• Problem description
Please identify each line in the entries below that contains the string "instances", with case counting, and copy those lines out.
>> begin Material for this exercise
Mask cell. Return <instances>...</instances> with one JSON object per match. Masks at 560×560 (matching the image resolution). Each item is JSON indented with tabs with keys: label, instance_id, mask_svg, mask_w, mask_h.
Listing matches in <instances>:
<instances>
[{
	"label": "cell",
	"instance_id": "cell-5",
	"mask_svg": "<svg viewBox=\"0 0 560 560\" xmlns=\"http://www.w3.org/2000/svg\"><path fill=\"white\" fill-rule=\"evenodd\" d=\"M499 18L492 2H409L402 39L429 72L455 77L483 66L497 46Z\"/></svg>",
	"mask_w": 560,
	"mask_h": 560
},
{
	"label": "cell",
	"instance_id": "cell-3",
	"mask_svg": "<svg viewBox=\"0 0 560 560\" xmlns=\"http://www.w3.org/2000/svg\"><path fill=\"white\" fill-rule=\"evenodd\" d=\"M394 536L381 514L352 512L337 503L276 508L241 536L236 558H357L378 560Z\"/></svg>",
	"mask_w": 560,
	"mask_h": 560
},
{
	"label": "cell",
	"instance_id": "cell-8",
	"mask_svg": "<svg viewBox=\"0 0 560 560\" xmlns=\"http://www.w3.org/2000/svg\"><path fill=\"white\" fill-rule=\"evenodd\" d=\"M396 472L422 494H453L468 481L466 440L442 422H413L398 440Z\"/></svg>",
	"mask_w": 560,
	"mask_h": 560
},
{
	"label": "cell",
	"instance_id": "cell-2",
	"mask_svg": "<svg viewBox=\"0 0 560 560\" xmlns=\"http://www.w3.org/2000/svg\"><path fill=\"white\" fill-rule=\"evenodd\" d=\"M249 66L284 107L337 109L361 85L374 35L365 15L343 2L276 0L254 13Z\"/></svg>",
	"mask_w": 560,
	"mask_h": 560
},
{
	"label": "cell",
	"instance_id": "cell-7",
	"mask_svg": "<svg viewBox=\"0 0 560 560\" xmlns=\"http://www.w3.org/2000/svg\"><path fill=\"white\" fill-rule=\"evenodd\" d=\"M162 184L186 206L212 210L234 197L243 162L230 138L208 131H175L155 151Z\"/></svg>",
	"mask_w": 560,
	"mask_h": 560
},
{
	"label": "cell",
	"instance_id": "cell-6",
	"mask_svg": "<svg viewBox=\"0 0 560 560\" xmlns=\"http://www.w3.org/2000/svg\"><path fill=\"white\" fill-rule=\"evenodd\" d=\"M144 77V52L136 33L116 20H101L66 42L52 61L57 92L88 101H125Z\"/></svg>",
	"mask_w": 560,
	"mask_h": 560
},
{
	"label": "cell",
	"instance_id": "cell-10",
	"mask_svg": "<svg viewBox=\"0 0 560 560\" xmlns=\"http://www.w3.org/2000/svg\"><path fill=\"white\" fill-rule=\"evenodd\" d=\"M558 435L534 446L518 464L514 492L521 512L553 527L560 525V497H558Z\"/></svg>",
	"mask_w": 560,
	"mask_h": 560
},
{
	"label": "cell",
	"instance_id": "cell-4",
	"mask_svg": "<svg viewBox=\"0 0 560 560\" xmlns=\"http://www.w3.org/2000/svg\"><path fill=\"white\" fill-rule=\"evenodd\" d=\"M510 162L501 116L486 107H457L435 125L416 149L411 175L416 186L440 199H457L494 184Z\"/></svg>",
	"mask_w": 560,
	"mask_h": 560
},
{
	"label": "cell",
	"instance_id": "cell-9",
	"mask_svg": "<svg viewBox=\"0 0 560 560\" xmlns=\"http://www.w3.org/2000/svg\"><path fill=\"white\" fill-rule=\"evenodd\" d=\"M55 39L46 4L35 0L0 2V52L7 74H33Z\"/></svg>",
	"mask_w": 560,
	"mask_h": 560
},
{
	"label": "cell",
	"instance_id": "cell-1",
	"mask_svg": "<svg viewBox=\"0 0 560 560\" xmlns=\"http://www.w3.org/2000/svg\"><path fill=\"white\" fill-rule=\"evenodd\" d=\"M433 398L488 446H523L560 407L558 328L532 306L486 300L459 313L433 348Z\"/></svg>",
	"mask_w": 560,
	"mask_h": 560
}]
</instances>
>> end Material for this exercise
• Result below
Mask cell. Return <instances>...</instances> with one JSON object per match. Masks at 560×560 (matching the image resolution). Each item is JSON indented with tabs with keys: label, instance_id, mask_svg, mask_w, mask_h.
Listing matches in <instances>:
<instances>
</instances>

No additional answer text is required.